**Provided text:**
▽

# War Horse



## SummerShy (Aug 3, 2014)

_This was one of the writing prompt challenges my FB writer's group and I did. The prompt was to write a story from the perspective of an animal in 250 words or less._ 

---------------​
As we all stand lined up, the dawn of a new day slowing approaching at our backs, we are united as brothers and sisters. However the minute the trumpets horn we become enemies for the sake of our men. Sometimes my comrades make it to another sundown. The luckiest of them don’t.

The horn blasts. 

Most of us face our imminent doom as we beat our feet against the blood soaked soil, charging fervently en route to a goal we have no knowledge of. Our chorus of hooves brings a startling ring to the ears of many, even ourselves. When we run, they run. They run toward us. Suddenly the sound of metal crushing bone fills my ears and the wild tinge of blood pervades my nostrils.

Contact has been made.

I’m not permitted to slow down as my lungs desperately wish I could. I’m probed further into action by way of metal gears to my sides and bone between my teeth. My body and motivations are not my own.

Nor will be my death.

I hope my end of days is on the horizon as I frantically wade through a sea of gore. Only some of it belonged to the men my brothers and sisters carried into battle. Soon my own rider has too been lost.

I’m momentarily alone.

The edge of the clearing provides me shelter as I fully shed the remains of my charge. Soon I’ll be employed by another and shunned again by the surrender of death.


----------



## SummerShy (Aug 3, 2014)

Guess it's bump time.


----------



## HombresArablegacy (Oct 12, 2013)

△

**Exercise objective:**
Print everything in the War Horse thread above from "Most of us face" down to "pervades my nostrils.", word for word.

**Dataset extract:**

▽

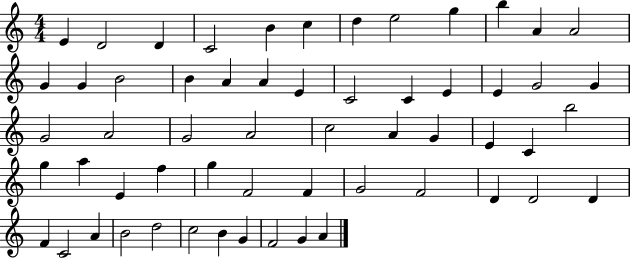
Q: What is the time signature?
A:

△

**Exercise output:**
Most of us face our imminent doom as we beat our feet against the blood soaked soil, charging fervently en route to a goal we have no knowledge of. Our chorus of hooves brings a startling ring to the ears of many, even ourselves. When we run, they run. They run toward us. Suddenly the sound of metal crushing bone fills my ears and the wild tinge of blood pervades my nostrils.